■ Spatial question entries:
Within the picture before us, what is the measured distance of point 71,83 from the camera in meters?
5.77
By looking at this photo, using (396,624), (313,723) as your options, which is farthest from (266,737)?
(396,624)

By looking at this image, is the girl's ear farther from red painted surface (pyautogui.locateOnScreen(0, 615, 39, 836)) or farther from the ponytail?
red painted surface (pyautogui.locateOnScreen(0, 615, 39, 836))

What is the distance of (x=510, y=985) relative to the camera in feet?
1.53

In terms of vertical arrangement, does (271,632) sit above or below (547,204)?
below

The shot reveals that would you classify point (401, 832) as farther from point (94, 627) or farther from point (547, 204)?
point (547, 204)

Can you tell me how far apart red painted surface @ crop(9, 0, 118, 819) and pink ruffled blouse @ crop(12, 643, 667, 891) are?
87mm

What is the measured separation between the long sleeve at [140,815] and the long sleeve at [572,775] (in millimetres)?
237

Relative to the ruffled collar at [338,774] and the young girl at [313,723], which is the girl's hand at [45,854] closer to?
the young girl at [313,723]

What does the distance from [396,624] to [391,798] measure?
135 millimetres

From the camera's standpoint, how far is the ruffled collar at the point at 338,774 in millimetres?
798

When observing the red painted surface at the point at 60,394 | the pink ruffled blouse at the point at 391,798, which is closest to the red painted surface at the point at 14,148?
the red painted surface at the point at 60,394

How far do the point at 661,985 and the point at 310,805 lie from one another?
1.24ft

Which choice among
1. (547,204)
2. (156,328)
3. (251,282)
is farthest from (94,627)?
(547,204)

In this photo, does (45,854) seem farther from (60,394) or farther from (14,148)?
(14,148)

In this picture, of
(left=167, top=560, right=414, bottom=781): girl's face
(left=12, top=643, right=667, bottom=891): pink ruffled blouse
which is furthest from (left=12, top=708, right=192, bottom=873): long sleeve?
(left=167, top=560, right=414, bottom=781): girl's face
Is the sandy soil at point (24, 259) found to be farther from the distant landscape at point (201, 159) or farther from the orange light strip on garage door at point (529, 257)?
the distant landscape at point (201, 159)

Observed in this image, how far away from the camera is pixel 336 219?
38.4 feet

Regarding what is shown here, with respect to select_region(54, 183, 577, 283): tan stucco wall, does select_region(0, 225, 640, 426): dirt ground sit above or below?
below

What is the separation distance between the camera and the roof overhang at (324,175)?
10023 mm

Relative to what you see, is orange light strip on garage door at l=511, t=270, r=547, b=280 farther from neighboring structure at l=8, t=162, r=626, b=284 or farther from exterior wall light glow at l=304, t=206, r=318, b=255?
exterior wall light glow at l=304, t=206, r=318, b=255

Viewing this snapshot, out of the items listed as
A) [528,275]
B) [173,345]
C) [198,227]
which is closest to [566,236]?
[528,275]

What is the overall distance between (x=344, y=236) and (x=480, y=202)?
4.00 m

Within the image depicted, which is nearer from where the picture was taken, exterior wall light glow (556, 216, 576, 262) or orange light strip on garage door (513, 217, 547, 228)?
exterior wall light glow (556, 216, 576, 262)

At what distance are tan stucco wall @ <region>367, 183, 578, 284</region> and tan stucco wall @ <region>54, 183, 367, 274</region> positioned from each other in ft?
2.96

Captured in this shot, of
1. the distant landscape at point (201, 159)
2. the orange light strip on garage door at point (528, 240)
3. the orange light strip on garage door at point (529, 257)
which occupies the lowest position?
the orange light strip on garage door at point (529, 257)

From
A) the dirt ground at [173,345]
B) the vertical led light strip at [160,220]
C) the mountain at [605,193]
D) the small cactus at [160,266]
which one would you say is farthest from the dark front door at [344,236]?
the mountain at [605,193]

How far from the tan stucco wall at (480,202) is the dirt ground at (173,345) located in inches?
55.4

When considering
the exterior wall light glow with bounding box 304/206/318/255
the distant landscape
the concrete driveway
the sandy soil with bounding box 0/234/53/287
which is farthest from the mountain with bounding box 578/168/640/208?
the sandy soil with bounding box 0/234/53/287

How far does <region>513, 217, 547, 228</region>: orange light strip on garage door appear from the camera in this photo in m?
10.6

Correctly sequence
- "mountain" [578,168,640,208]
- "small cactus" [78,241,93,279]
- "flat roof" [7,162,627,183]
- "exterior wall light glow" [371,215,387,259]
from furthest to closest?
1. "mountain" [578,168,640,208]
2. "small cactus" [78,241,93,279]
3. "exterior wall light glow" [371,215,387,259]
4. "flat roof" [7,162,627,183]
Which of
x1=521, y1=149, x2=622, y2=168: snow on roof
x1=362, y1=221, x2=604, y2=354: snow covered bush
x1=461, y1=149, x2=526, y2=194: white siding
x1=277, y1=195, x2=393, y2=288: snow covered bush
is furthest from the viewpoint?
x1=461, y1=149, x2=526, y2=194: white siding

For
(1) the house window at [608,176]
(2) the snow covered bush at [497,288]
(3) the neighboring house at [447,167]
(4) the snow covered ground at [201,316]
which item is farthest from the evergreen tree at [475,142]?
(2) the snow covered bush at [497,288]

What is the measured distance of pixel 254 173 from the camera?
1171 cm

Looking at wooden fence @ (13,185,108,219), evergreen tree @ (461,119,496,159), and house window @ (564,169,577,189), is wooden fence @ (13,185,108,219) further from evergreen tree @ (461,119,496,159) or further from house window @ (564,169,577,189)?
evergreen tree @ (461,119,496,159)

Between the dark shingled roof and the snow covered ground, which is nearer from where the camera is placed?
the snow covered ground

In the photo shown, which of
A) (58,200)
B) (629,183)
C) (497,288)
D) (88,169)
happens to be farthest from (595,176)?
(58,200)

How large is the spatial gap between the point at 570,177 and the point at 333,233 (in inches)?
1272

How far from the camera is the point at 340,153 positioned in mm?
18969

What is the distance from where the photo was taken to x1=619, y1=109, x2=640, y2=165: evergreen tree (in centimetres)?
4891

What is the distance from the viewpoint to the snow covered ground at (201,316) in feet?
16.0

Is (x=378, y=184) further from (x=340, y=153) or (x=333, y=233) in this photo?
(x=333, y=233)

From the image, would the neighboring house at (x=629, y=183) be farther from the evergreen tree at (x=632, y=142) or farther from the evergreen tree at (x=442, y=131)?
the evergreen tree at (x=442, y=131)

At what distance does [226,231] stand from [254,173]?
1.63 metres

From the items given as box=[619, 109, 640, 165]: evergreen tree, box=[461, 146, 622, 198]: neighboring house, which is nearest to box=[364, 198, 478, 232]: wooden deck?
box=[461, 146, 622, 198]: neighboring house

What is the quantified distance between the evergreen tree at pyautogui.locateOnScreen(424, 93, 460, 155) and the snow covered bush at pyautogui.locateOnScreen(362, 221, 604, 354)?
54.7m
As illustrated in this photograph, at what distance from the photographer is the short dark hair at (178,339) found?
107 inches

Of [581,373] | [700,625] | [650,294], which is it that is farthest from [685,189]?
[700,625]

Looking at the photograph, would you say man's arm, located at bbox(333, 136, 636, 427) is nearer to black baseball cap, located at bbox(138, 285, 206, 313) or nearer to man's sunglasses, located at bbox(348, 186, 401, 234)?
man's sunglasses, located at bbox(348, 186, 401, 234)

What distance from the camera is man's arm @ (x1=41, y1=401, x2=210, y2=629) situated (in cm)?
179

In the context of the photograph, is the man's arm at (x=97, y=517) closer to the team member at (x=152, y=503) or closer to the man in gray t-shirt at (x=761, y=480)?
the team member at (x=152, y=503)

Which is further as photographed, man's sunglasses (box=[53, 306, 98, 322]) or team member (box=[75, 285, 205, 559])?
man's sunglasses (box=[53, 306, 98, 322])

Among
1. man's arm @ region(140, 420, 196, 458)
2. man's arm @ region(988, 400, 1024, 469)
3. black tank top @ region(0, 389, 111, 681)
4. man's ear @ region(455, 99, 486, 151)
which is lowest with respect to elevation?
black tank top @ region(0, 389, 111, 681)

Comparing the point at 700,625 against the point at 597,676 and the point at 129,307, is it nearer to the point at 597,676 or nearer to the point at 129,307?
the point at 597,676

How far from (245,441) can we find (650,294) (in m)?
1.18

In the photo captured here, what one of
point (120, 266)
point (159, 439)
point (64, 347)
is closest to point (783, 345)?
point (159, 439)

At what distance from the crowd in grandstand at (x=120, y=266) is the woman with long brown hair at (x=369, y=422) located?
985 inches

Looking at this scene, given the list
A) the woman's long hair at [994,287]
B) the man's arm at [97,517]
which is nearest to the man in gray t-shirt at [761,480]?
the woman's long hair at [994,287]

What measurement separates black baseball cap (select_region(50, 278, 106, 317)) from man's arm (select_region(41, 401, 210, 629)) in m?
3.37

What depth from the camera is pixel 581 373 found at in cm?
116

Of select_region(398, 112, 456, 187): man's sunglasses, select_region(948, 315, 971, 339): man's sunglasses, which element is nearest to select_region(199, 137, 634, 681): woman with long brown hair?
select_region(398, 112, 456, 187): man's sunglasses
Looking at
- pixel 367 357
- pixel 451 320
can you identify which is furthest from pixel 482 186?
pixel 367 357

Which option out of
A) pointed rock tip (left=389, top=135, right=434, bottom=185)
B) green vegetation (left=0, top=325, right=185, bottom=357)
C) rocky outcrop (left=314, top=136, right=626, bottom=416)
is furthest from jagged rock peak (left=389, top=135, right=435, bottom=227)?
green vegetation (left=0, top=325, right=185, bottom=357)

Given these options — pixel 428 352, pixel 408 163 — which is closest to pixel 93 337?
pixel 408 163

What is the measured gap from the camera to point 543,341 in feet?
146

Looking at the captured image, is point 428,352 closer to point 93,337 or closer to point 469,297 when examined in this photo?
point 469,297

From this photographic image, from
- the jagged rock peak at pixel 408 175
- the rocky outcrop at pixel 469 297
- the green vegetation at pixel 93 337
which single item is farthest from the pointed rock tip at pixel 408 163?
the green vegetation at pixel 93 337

■ Stated problem:
Copy verbatim the stretch of records above from the line containing "From the image, would" through the line containing "1.63 metres".

■ Expected answer:
From the image, would the neighboring house at (x=629, y=183) be farther from the evergreen tree at (x=632, y=142) or farther from the evergreen tree at (x=442, y=131)?
the evergreen tree at (x=442, y=131)

At what distance does [226,231] stand from [254,173]?
1.63 metres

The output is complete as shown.